La pandemia, disparada; el virus, en su apoteosis; los servicios hospitalarios, al borde del colapso; la vacuna apenas titila al final de un túnel interminable y, como cualquier bien público, es objeto de corrupción. En este paisaje se abre un abismo repetitivo, de tragedia nacional, cualquiera que sea la acepción que se dé al término nación. Los políticos, a su bola y en sus cosas y la calle cociéndose en su propio malestar. Los prebostes indebidamente vacunados siguen de actualidad, como pájaros escapados de la jaula, de los que nadie sabe qué hacer cuando se les captura. Algunos dimiten, otros se escaquean y otros más están en paradero desconocido. Debería preocuparnos lo importante, dicen los comentaristas, pero ¿quién sabe lo que es importante?

De la cacofonía reinante emerge la voz del alcalde madrileño, don Almeida, moderado a fuer de mínimo e insustancial, que defiende la pertinencia de que las altas magistraturas del Estado sean vacunadas prioritariamente. Cualquiera puede pensar que don Almeida quiere lamer el culo a la superioridad, hacerse el simpático después de que haya tenido que dimitir el jefe del ejército por saltarse el protocolo (¿hay mayor contrasentido en un militar profesional?) pero la ocurrencia del alcalde no carece de lógica: si la situación es tan grave, mejor quedarse sin población que sin estado; la primera no da más que problemas y el segundo solo proporciona prebendas. Para soslayar cualquier interpretación interesada de su modesta proposición don Almeida ha rechazado que esté pensando en sí mismo para vacunarse. No, él se sacrificará por la causa, aunque, quién sabe, después de vacunadas las altas magistraturas, siempre sobrarán una cuantas vacunas para las medianas y bajas magistraturas. Lo que don Almeida propone es que la vacunación sea de arriba abajo, como se ha distribuido siempre la riqueza, y no de abajo arriba como se está haciendo.

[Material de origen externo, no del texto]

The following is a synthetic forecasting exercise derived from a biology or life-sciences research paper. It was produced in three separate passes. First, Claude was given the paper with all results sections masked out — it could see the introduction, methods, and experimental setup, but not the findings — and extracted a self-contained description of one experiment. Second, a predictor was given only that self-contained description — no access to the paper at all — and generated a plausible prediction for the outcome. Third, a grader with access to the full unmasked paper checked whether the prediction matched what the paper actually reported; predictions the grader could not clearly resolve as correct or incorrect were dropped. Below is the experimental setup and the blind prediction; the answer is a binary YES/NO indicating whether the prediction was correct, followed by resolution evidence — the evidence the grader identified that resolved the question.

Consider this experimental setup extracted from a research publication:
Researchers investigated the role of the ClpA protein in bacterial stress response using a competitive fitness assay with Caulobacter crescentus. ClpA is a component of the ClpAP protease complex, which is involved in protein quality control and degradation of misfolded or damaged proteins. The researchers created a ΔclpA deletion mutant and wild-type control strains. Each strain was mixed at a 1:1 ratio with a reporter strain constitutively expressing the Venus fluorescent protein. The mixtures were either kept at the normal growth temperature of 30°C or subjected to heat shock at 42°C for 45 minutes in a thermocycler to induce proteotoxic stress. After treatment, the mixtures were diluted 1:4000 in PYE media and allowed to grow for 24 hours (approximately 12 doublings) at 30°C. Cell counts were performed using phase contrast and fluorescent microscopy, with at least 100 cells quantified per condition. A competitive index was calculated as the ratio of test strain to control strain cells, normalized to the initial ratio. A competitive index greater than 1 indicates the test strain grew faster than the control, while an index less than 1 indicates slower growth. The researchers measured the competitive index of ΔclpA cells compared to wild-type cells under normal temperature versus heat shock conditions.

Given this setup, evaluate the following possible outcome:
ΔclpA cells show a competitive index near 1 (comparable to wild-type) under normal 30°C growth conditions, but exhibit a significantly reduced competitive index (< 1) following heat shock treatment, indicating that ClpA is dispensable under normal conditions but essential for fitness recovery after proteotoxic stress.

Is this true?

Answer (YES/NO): NO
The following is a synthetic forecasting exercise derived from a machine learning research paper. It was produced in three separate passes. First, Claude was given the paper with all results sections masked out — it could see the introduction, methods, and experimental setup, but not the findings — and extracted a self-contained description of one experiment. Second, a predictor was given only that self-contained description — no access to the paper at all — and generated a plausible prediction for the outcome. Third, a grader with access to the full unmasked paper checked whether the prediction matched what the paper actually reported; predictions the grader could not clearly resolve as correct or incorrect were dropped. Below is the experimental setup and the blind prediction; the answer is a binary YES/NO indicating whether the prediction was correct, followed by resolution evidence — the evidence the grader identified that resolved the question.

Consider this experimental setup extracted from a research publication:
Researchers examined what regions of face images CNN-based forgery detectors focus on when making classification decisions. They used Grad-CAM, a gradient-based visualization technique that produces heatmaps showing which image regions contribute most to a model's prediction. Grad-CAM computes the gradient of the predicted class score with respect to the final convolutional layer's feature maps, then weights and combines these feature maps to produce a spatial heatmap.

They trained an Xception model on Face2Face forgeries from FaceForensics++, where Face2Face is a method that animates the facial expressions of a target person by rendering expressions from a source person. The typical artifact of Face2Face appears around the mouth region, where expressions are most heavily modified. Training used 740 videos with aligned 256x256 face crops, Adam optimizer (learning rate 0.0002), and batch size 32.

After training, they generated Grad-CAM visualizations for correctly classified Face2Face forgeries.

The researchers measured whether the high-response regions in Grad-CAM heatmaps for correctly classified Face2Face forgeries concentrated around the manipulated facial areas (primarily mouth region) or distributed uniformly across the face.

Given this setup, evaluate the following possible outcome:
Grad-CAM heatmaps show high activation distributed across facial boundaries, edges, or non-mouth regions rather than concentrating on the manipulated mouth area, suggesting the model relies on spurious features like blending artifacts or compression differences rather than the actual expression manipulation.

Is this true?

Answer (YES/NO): NO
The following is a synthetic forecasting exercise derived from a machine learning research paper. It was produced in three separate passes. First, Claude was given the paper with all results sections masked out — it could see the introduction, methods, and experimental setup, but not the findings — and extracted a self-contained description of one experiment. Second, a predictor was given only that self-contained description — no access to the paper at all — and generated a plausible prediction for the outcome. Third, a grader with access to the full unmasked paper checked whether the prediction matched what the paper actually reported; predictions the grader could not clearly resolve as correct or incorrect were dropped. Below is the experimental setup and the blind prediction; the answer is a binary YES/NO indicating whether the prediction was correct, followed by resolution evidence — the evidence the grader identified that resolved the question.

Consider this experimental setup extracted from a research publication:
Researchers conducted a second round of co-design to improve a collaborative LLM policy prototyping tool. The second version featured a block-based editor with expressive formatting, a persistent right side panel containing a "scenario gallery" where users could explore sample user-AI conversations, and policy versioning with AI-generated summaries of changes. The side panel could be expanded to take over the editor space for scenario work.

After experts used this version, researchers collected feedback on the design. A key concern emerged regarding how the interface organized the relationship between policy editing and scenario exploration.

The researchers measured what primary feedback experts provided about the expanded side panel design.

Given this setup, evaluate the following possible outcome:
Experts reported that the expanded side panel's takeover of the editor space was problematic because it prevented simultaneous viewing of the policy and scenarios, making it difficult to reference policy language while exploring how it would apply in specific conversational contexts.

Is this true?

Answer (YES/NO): NO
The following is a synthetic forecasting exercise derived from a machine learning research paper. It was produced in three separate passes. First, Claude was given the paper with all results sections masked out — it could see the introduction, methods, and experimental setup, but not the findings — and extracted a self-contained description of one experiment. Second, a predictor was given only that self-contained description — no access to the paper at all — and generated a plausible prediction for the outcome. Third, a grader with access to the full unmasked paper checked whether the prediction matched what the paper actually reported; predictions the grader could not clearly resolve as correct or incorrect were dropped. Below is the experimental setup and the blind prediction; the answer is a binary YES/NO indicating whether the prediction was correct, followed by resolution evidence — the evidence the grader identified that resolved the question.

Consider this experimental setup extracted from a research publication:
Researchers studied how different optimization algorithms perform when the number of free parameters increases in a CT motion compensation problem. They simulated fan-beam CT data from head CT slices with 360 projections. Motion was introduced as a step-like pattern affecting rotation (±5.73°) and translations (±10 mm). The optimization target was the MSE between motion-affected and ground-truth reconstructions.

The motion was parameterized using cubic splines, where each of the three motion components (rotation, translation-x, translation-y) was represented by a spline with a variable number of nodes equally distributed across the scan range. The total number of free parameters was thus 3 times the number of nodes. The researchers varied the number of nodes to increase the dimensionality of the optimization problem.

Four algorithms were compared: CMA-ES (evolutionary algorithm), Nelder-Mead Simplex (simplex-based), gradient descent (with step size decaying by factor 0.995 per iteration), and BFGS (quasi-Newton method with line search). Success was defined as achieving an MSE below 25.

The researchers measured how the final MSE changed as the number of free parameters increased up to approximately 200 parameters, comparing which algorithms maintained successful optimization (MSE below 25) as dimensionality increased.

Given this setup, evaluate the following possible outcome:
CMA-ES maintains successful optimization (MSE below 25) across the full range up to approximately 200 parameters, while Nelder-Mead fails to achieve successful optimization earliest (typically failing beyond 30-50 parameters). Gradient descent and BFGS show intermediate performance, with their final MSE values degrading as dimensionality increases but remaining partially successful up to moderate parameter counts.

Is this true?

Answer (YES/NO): NO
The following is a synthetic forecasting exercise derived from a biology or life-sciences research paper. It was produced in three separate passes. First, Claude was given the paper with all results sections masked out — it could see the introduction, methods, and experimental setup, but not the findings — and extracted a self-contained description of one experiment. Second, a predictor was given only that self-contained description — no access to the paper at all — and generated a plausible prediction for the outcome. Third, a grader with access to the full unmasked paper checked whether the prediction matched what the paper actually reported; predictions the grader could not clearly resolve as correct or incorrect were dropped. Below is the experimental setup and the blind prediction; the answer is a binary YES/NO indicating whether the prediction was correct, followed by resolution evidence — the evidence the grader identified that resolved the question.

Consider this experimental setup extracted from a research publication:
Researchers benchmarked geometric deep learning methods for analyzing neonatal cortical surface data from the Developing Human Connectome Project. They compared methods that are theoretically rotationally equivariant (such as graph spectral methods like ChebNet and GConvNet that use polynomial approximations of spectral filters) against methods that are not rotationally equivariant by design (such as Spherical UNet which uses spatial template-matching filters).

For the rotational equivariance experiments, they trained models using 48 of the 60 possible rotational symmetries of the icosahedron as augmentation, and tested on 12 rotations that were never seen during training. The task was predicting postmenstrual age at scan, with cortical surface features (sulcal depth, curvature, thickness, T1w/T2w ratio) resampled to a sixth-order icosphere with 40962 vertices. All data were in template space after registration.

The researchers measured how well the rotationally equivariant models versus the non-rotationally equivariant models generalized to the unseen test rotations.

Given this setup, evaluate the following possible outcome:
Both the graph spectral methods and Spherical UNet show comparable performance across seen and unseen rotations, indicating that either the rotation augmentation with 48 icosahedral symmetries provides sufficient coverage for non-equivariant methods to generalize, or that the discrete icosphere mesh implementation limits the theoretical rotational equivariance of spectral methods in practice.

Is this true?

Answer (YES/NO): NO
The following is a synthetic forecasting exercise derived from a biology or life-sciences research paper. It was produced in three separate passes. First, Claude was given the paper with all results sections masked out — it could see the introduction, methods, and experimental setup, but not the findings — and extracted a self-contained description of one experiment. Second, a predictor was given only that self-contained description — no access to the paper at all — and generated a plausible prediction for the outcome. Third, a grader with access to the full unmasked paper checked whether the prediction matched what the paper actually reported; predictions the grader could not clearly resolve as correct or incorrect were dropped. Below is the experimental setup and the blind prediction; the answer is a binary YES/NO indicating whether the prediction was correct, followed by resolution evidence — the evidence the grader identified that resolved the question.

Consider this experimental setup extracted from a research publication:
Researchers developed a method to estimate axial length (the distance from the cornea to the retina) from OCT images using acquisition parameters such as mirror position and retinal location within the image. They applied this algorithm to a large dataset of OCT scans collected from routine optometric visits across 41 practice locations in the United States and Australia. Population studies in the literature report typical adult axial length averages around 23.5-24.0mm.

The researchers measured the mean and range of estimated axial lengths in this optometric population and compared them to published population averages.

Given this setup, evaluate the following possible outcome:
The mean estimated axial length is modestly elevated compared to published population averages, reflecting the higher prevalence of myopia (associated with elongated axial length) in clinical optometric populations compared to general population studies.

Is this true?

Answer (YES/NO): YES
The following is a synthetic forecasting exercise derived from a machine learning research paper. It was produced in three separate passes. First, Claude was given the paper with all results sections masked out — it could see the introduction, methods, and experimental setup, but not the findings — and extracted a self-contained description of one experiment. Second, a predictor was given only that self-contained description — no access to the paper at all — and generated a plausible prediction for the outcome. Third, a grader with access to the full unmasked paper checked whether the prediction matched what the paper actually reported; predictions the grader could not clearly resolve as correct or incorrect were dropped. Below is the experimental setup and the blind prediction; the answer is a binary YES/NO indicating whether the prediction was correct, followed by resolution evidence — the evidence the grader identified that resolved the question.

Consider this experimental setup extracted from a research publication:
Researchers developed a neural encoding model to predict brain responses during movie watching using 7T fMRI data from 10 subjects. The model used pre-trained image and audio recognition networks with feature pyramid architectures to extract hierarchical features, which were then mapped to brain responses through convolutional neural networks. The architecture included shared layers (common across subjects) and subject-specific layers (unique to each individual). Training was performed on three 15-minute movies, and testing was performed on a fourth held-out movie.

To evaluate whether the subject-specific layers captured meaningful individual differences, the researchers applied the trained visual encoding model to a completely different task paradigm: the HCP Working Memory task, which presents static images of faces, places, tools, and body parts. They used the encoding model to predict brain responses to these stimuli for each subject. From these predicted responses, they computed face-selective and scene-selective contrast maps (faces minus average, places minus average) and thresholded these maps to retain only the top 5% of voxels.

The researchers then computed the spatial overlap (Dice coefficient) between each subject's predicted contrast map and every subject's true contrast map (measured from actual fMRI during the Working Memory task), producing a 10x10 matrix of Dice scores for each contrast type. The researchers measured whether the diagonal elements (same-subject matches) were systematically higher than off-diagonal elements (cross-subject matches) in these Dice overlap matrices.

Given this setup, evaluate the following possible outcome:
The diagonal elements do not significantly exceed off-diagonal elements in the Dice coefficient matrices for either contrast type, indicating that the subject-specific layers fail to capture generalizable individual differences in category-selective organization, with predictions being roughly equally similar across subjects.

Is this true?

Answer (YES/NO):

Y mientras don Almeida sugiere una revuelta conservadora del orden sanitario, en la calle una parte de la juventud alegre y combativa, como se decía por estas latitudes hace unos años en circunstancias distintas, insiste en enfrascarse en el contagio y en desafiar al resto de la sociedad. Los llamados botellones no solo no cesan sino que aumentan en número y en concurrencia, y ganan en organización y en resolución frente a la autoridad, y diríase que están a un paso de convertirse en un hecho político. Estas reuniones etílicas no son solo ni principalmente festivas, ni se producen por ignorancia de la gravedad de la situación; al contrario, es esencial en ellas lo que tienen de protesta y rechazo, de impugnación a lo que vagamente llamamos el sistema. Atacarlo por la vía de agitar un virus potencialmente letal y fomentar su difusión supone menos esfuerzo y sin duda menos riesgo que quemar contenedores. En la niebla vírica que nos envuelve atisbamos la estructura de un país conocido: corrupción por arriba, anarquía por abajo. En estas nos deja don Illa, para ir de misiones a Cataluña.